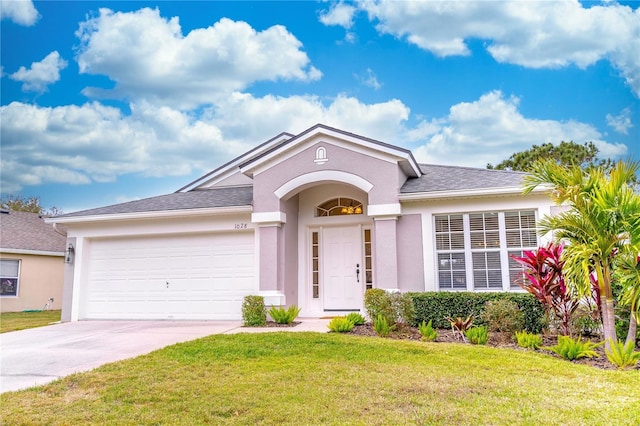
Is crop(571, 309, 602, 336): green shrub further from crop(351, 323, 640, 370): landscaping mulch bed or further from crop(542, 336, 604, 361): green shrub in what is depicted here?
crop(542, 336, 604, 361): green shrub

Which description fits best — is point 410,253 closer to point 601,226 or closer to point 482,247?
point 482,247

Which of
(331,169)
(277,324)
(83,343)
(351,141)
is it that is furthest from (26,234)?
(351,141)

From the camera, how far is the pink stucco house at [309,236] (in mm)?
10664

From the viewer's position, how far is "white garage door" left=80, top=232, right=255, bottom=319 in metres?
12.5

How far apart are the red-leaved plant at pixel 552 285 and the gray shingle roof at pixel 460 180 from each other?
2.45 m

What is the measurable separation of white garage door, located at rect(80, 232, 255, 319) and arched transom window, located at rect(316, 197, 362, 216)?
219 cm

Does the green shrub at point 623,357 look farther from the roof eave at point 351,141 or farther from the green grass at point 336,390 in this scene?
the roof eave at point 351,141

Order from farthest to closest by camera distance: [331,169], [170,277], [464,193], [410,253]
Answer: [170,277], [331,169], [410,253], [464,193]

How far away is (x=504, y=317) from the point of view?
28.0 feet

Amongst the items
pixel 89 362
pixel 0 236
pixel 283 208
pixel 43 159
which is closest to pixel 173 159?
pixel 43 159

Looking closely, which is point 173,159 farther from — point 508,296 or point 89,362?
point 508,296

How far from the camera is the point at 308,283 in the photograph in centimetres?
1262

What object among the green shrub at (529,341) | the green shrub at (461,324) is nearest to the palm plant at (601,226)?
the green shrub at (529,341)

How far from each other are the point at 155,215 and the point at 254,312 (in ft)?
14.3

--------------------------------

▶ Task instructions
Copy the listing above word for word, leaving out the picture.

▶ Response
Is crop(571, 309, 602, 336): green shrub further from crop(351, 323, 640, 370): landscaping mulch bed or further from crop(542, 336, 604, 361): green shrub in what is depicted here?
crop(542, 336, 604, 361): green shrub

Which description fits best — is point 410,253 closer to point 601,226 or closer to point 482,247?
point 482,247

Which of
(331,169)
(277,324)
(83,343)
(351,141)
is it that is furthest from (26,234)?
(351,141)

From the camera, how far is the pink stucco house at [309,236] (in mm)?
10664

From the viewer's position, how far is "white garage door" left=80, top=232, right=255, bottom=319 in metres?
12.5

How far apart are the red-leaved plant at pixel 552 285 and the gray shingle roof at pixel 460 180 from each other?
2.45 m

What is the measurable separation of white garage door, located at rect(80, 232, 255, 319) and arched transom window, located at rect(316, 197, 362, 216)?
219 cm

Does the green shrub at point 623,357 look farther from the roof eave at point 351,141 or farther from the green grass at point 336,390 in this scene?
the roof eave at point 351,141

Order from farthest to closest by camera distance: [331,169], [170,277], [464,193], [410,253]
Answer: [170,277], [331,169], [410,253], [464,193]

How far away is (x=504, y=317) from the point of view?
28.0 feet

Amongst the items
pixel 89 362
pixel 0 236
pixel 283 208
pixel 43 159
which is closest to pixel 173 159?
pixel 43 159

Looking closely, which is point 173,159 farther from — point 508,296 or point 89,362?
point 508,296

How far from the camera is the point at 308,283 in the photograph in centimetres?
1262

What object among the green shrub at (529,341) | the green shrub at (461,324) is nearest to the palm plant at (601,226)?
the green shrub at (529,341)

How far from each other are the point at 155,215 and the point at 254,312 (in ft)?
14.3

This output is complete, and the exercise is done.